WORK TASK:
Starting with the first line, transcribe the material exactly through to the last.

PROVIDED RECORDS:
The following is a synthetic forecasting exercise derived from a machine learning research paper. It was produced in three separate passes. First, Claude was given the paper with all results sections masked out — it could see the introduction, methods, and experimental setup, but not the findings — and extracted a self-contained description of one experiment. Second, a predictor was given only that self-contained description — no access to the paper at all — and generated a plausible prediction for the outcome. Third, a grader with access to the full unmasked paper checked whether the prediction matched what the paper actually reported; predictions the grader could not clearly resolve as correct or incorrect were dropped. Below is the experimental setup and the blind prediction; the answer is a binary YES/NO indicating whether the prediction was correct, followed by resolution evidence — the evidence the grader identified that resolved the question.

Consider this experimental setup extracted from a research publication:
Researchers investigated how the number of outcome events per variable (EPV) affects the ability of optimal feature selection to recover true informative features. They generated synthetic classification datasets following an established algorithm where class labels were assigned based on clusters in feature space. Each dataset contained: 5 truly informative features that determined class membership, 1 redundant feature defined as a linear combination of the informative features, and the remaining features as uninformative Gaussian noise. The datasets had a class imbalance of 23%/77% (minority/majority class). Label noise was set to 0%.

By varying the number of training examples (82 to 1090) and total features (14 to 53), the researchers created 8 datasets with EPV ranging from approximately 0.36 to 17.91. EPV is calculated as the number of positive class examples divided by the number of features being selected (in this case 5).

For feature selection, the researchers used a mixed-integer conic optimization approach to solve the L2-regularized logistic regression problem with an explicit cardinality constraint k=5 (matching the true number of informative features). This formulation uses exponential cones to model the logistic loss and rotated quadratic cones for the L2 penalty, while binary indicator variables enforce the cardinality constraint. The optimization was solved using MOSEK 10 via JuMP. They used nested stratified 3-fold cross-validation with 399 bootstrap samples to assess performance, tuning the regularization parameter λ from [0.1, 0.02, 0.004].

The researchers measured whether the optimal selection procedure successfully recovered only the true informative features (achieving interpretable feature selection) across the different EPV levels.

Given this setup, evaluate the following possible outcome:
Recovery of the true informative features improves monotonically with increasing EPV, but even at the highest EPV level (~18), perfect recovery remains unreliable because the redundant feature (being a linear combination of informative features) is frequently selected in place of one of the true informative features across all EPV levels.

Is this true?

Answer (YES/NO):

OUTPUT BELOW:
The following is a synthetic forecasting exercise derived from a machine learning research paper. It was produced in three separate passes. First, Claude was given the paper with all results sections masked out — it could see the introduction, methods, and experimental setup, but not the findings — and extracted a self-contained description of one experiment. Second, a predictor was given only that self-contained description — no access to the paper at all — and generated a plausible prediction for the outcome. Third, a grader with access to the full unmasked paper checked whether the prediction matched what the paper actually reported; predictions the grader could not clearly resolve as correct or incorrect were dropped. Below is the experimental setup and the blind prediction; the answer is a binary YES/NO indicating whether the prediction was correct, followed by resolution evidence — the evidence the grader identified that resolved the question.

Consider this experimental setup extracted from a research publication:
Researchers investigated how the number of outcome events per variable (EPV) affects the ability of optimal feature selection to recover true informative features. They generated synthetic classification datasets following an established algorithm where class labels were assigned based on clusters in feature space. Each dataset contained: 5 truly informative features that determined class membership, 1 redundant feature defined as a linear combination of the informative features, and the remaining features as uninformative Gaussian noise. The datasets had a class imbalance of 23%/77% (minority/majority class). Label noise was set to 0%.

By varying the number of training examples (82 to 1090) and total features (14 to 53), the researchers created 8 datasets with EPV ranging from approximately 0.36 to 17.91. EPV is calculated as the number of positive class examples divided by the number of features being selected (in this case 5).

For feature selection, the researchers used a mixed-integer conic optimization approach to solve the L2-regularized logistic regression problem with an explicit cardinality constraint k=5 (matching the true number of informative features). This formulation uses exponential cones to model the logistic loss and rotated quadratic cones for the L2 penalty, while binary indicator variables enforce the cardinality constraint. The optimization was solved using MOSEK 10 via JuMP. They used nested stratified 3-fold cross-validation with 399 bootstrap samples to assess performance, tuning the regularization parameter λ from [0.1, 0.02, 0.004].

The researchers measured whether the optimal selection procedure successfully recovered only the true informative features (achieving interpretable feature selection) across the different EPV levels.

Given this setup, evaluate the following possible outcome:
Recovery of the true informative features improves monotonically with increasing EPV, but even at the highest EPV level (~18), perfect recovery remains unreliable because the redundant feature (being a linear combination of informative features) is frequently selected in place of one of the true informative features across all EPV levels.

Is this true?

Answer (YES/NO):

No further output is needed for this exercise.